---------- Passage ----------
Wow, well said. I do agree that when I read fanfiction, I don't picture it in the cartoon-ish world, but more of a 3D world, with realistic physical properties.

When I was starting:

My whole Half the Day is Night novel, I felt the same way about Pinkie with absolutely no idea how I was gonna deal with her. But by the end, I'd fallen so in love with writing the character that she became the center of my next Pony novel, An Infinite Number of Pinkies.

For me, the essence of Pinkie is that she notices everything. I decided that she has the Sherlock Holmesian ability to pick up on every insignificant detail and make the intuitive leaps that allow her to draw correct inferences--but that it all takes place on a completetly subconscious level. That's where her twitches come from: her conscious mind is so scattered by the wonders of the world around her that her unconscious mind can only communicate what it's picked up to her through indirect means.

Whether this'll help you, though, I don't know. But it gave me a way of grasping the character and coming to understand her enough so that I could work with her.

Mike

Even if Pinkie's antics aren't cartoonish or physically implausible, it's a good idea to always keep her moving: bouncing around circles, gesticulating wildly, making exaggerated faces, etc. That, in concert with her distinct zany dialogue, is usually enough to make fanfic Pinkie seem as wacky as her animated self.

Ezn

The fan fiction writer who writes about cartoon characters faces a problem: cartoons and narrative fiction are two different media.

I find this presents an even broader problem when trying to write fics in general for some other properties. My only attempts at Adventure Time stories have ended miserably because I just can't translate that wacky visual style into written words.

I've also read a few works where authors do succeed in vividly creating detailed showlike (or better) visuals in your head, but it feels like you're watching in slow motion because of the heavy description that requires. It's... odd.

I think one way to do the "hovering in midair" gag is for the narrator to be part of the joke. Just don't mention that they're hovering until they notice it and start falling. IDK, writing comedic prose is hard.

739740

I've read stories that do that. Others' experience may be different from mine, but I find that calling the reader's attention to the hovering in such a manner is distracting and harms my suspension of disbelief.

739740

I was thinking pretty much the same thing.
----------
**What to do**
[1] Retype the part of the discussion starting at "Wow, well said." and ending at "realistic physical properties.".
[2] What physical actions does the discussion suggest for keeping Pinkie moving?
[3] In the discussion, which novel had Pinkie at its center?
The records have no connection to the discussion.
---------- Material provided ----------
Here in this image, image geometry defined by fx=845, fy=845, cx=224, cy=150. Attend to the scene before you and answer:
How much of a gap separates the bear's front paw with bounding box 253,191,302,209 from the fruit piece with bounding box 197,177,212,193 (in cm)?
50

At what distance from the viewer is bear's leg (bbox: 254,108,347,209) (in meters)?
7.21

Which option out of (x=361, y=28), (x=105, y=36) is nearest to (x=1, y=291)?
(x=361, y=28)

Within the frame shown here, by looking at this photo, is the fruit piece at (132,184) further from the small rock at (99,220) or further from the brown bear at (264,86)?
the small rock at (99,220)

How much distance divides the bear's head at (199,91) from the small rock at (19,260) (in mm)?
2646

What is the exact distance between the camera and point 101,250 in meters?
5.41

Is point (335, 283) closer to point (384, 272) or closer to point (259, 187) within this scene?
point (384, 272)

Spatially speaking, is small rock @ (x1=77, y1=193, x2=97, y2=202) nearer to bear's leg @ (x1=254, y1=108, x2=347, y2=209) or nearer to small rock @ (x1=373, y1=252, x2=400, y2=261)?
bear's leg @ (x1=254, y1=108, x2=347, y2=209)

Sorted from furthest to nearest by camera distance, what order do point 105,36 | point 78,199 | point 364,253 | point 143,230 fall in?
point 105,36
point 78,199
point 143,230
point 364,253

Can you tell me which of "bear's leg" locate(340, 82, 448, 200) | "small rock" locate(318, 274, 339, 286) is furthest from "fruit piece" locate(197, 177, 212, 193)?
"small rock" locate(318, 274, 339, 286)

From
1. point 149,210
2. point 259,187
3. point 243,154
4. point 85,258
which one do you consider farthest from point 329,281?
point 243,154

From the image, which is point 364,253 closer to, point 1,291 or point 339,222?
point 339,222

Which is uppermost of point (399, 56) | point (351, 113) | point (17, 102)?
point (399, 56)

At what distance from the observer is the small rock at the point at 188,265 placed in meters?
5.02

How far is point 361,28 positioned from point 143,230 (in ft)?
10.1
----------
**Results for the exercise**
[1]
Wow, well said. I do agree that when I read fanfiction, I don't picture it in the cartoon-ish world, but more of a 3D world, with realistic physical properties.

[2] Bouncing around circles, gesticulating wildly, and making exaggerated faces.

[3] An Infinite Number of Pinkies.